[Three year adefovir dipivoxil treatment for hepatitis B e antigen-positive chronic hepatitis B patients].

OBJECTIVES

To evaluate the efficacy and safety of adefovir dipivoxil (ADV) treatment in patients with hepatitis B e antigen (HBeAg) positive chronic hepatitis B (CHB).

METHODS

This was a multicenter, randomized, double-blind, placebo-controlled study. It was performed in four steps. First step: subjects were randomly assigned to receive either ADV 10 mg once daily (QD) or matching placebo tablets in a 3:1 ratio for 12 weeks. Second step: at week 12, all subjects started to have open-label ADV 10 mg QD for 28 weeks. Third step: subjects who received ADV in the first 12 weeks were rerandomized to receive either ADV or a placebo in a 2:1 ratio for 12 weeks and subjects who initially received a placebo continued to receive open-label ADV, but they were further assigned into 3 groups: A, B and C. In group A (12 patients), they received a placebo for the first 12 weeks and then ADV for the following 40 weeks. In group B (24 patients), they received ADV for the entire 52 weeks. In group C (12 patients), they received ADV in the first 40 weeks and a placebo in the last 12 weeks. Fourth step: all subjects restarted open-label ADV 10 mg QD for 208 weeks.

RESULTS

(1) At week 12, the median decrease in serum HBV DNA levels was 3.7 log10 copies/ml in the ADV group and 0.2 log10 copies/ml in the placebo group (P < 0.01). (2) At week 12, serum ALT normalization was observed in 10 of the 36 subjects (27.8%) in the ADV group and 0 of the 11 subjects (0%) in the placebo group (P < 0.05). (3) In group B the proportion of subjects with serum ALT normalization increased to 66.7% at week 52. As for virological parameters in those subjects rerandomized to a placebo for weeks 40-52 (group C), biochemical benefit was rapidly lost (ALT normalization dropped from 50.0% to 25.0%). (4) At week 40, the median reduction in serum HBV DNA was similar across all treatment groups.
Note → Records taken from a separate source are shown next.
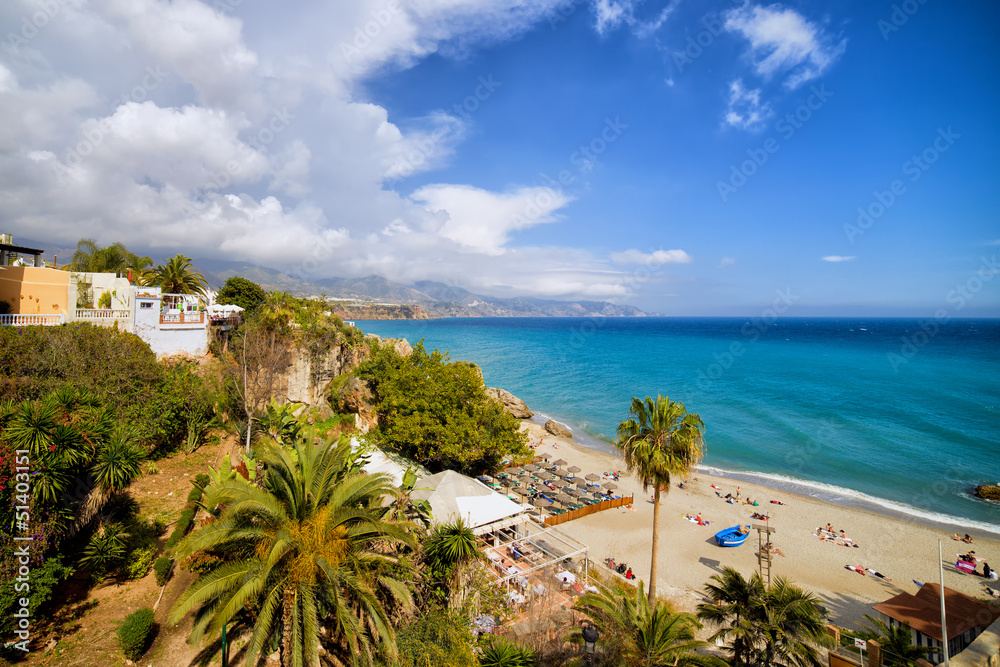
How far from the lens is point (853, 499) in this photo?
25938 mm

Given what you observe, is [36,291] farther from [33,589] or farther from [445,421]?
[445,421]

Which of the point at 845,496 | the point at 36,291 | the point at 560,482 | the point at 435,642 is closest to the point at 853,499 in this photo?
the point at 845,496

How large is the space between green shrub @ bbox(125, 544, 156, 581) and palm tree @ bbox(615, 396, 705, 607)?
13276mm

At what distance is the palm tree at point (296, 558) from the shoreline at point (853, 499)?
28904 millimetres

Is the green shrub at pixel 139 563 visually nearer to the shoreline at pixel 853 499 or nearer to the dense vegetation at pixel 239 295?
the dense vegetation at pixel 239 295

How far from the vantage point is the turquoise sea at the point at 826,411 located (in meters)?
A: 27.7

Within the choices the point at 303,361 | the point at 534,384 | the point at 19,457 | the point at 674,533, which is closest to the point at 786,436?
the point at 674,533

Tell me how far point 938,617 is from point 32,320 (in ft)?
103

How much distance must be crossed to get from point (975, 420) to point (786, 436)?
20116mm

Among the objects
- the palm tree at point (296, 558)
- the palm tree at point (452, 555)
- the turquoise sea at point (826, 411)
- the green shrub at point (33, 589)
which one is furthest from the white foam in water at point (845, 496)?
the green shrub at point (33, 589)

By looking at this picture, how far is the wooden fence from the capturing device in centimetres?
2020

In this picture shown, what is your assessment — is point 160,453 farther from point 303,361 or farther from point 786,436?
point 786,436

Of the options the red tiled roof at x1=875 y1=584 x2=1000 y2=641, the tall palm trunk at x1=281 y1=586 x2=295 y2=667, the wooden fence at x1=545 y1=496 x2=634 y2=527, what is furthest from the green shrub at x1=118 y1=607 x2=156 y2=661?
the red tiled roof at x1=875 y1=584 x2=1000 y2=641

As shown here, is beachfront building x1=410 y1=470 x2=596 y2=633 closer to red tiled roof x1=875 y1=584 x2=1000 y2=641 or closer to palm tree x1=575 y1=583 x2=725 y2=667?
palm tree x1=575 y1=583 x2=725 y2=667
In subjects rerandomized to ADV (group A and B), there were further reductions in serum HBV DNA from -3.2 to -3.6 and from -4.4 to -4.6 log10 copies/ml, respectively at week 52. In contrast in subjects rerandomized to a placebo during weeks 40-52 (group C), the median reduction in serum HBV DNA decreased from -3.7 to -0.7 log10 copies/ml at week 52. (5) In week 40, the proportion with undetectable HBV DNA (< 300 copies/ml) was similar in these three groups, while at week 52, the proportion with undetectable HBV DNA (< 300 copies/ml) in group C was 0%. (6) At week 52, the proportion with HBeAg loss in group B was 12.5% (3/24). The ratios of HBeAg seroconversion and HBeAg seroconversion with HBV DNA < or = 10(5) copies/ml were both 8.3%. (7) At week 104, the median reduction in serum HBV DNA was -4.2 log10 copies/ml, which was -4.3 log10 copies/ml at week 156. The proportion with undetectable HBV DNA (< 300 copies/ml) was both 31.0% at week 104 and week 156. The proportion of subjects with serum ALT normalization was 46.3% at week 104, which was 86.4% at week 156. The proportion with HBeAg loss was 23.8% at week 104, which was 31.0% at week 156. The proportion with HBeAg seroconversion was 23.8%. (8) No renal toxic effects were observed.

CONCLUSION

The treatment with 10 mg ADV QD over 156 weeks was safe and effective in patients with HBeAg-positive CHB.